Sensing Changes in Quality
As a second step, the focus should shift away from the printer, to validating the connection between the mechanical and electrical steps it carried out and the resulting print quality. This can be done as a series of experiments which can later be engineered back into the printer to perform these assessments automatically. I have found it best to carry out this testing without any consumables (a ‘dry test’) during the product life test. Monitoring the behaviour of the printer over an extended time, gives a ‘baseline’ or ‘golden reference’. I have also used this as an opportunity to work closely with customers who have identified specific quality issues and get them involved with the study. In general, it is customers that report the outliers once a product is launched, and they can be very helpful when connecting the dots around the circumstances of the quality failure.

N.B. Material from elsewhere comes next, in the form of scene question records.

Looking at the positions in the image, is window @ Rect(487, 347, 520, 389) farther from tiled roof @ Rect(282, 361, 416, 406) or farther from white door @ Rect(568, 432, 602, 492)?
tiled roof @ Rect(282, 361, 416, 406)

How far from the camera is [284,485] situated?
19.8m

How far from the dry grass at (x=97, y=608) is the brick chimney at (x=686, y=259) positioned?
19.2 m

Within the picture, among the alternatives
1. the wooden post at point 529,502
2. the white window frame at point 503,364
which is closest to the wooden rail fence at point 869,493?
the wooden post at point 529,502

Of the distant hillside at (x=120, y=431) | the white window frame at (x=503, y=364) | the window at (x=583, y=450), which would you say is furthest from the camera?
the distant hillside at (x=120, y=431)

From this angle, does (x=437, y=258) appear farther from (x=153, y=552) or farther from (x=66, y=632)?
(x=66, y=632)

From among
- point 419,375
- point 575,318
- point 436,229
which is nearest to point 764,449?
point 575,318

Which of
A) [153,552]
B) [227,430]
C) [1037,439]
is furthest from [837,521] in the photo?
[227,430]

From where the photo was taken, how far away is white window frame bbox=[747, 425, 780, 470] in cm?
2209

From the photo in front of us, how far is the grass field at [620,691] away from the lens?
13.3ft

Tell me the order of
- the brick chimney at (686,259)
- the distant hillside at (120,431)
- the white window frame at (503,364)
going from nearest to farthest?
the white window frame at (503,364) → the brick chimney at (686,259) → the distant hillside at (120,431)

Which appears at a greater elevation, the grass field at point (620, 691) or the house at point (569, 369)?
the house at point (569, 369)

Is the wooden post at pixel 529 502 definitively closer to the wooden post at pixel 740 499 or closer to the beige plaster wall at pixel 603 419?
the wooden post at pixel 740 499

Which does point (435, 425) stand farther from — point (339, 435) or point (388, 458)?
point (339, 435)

For the experiments themselves, I have integrated third-party data acquisition systems into the printer, before designing a custom test system that can be bolted onto a printer solution. The testing aims to correlate the times that quality issues arise (surface deformities, dosing issues, spatter) during the operation of the printer, and match this to the conditions to which the printer and its consumables were subjected. For me, the following steps have been most useful when trying to identify quality failures:
Measure drive signals
In the case of a piezo driver, monitoring drive voltage might show you are not reaching the ideal drive frequency or voltage you would expect. This might correlate to an unexpected ink viscosity caused by a particular batch of ink and a lower-than-normal air temperature.
Validate time-critical functions
If a printer requires exact exposure times, connect a sensor to monitor the actual exposure time rather than trust the internal timer of your system.
Monitor consumables
Always log the consumables. Monitor ink temperature, monitor the volume used, and monitor the dosing system that supplies your consumables.
Environmental monitoring
Monitor the external environment. For example, failures can arise from fluctuations in air temperature at different times of the day.
Consider secondary indicators
If your control systems are designed to hit target voltages and frequencies, consider monitoring the current of the drive circuit to see if a current spike or drop matches the time of a quality failure. It’s a good indication that your control system is working well but other downstream electronics are working at capacity. If your printer has many moving parts, measure the forces applied by motors. It may be that an unusually high force profile is a precursor to a failure later down the line.
With some data insights gathered from sensors and output quality, focus can move to provide the missing inputs back into your printer. This will allow the printer to recognise a quality failure and abort poor-quality jobs early.
Conclusion
We live in such a fast-paced world where production continues 24/7 and we need to meet our customers' expectations all the time. This means there is not much room for error, even if our customers are pushing the boundaries of the printer's capabilities. To achieve this, we need to design products that can detect and act when quality errors occur, to avoid wasting valuable production time and consumables.
If you are a printer designer looking to increase yields and reduce consumable waste for your customers, I hope you’ve found food for thought here. Going through this process proved very effective. It promoted direct customer engagement and prompted a reassessment how printers were tested, assembled, and calibrated, resulting in the resolution of critical quality issues. Insights gleaned were used by aftersales support and also helped set the requirements for the next generation of printers.